Z pośród wszystkich chłopaków, z drużyny, był jeden, który się wyróżniał.
Podobało ci się jego oddanie, do danego sportu, styl jego gry, oraz jego uśmiech.
Nie wiedziałaś o nim za dużo, a byłaś zbyt nieśmiała żeby zacząć rozmowę.
Tego dnia, Sugawara jednak nie pojawił się na treningu, ale mimo to, wolałaś zostać, bo przeczuwałaś, iż się zjawi.
Nie myliłaś się.
- Codziennie tu jesteś, prawda? - usłyszałaś za sobą.
- H..Haa? - nieco się wystraszyłaś widząc chłopaka.

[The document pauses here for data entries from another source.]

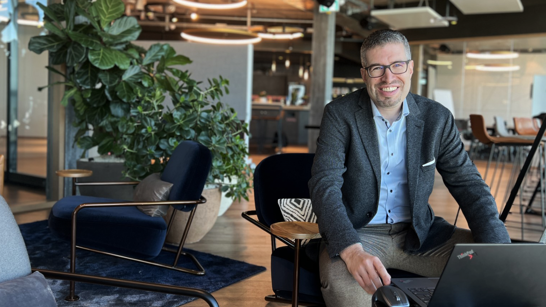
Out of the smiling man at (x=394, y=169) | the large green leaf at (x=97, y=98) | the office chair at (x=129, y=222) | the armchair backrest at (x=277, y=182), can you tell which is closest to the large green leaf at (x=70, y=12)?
the large green leaf at (x=97, y=98)

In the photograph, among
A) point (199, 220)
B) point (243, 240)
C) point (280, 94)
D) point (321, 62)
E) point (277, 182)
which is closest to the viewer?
point (277, 182)

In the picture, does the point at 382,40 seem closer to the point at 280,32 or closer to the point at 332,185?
the point at 332,185

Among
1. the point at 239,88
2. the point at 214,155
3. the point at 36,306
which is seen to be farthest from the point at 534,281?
the point at 239,88

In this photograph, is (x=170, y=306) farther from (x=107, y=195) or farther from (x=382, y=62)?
(x=107, y=195)

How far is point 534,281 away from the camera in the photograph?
4.08ft

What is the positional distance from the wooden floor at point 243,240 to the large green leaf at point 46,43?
151 cm

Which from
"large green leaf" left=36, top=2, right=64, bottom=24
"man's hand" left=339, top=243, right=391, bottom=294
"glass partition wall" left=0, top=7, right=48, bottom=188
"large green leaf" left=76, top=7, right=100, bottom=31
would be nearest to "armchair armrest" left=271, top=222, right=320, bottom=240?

Nie mogłaś choćby drgnąć. - P..Przepraszam... Już ide... - wyjąkałaś i wstałaś z siedzenia otrzepując spódniczkę.
- Nie, nie... Nie to miałem na myśli... Nie przeszkadza nam twoja obecność ale... Mogła byś mi powiedzieć dlaczego nas obserwujesz?
- Nie obserwuje... Ja tylko... Lubię siatkówkę, ale, że nie mogę grać, to patrzę jak wy gracie... - Wyszeptałaś.
- Dlaczego nie możesz grać? - Zapytał przekrzywiając głowę w bok.
- Nie umiem... A dziewczyny powiedziały, że mają już dużo członków... Więc patrzę jak wy gracie.
- Mhm...- Mruknął i usiadł na jednym z miejsc. Wyglądał jakby o czymś myślał. - To może ja cię nauczę? Obok jest wolna sala możemy tam iść.
- Ale... Senpai masz trening...
- Wymyślę coś. Jeszcze mnie nie widzieli -uśmiechnął się i wstał. Wyciągnął do ciebie rękę, żeby pomóc co wstać, a następnie oboje poszliście do drugiej sali sportowej.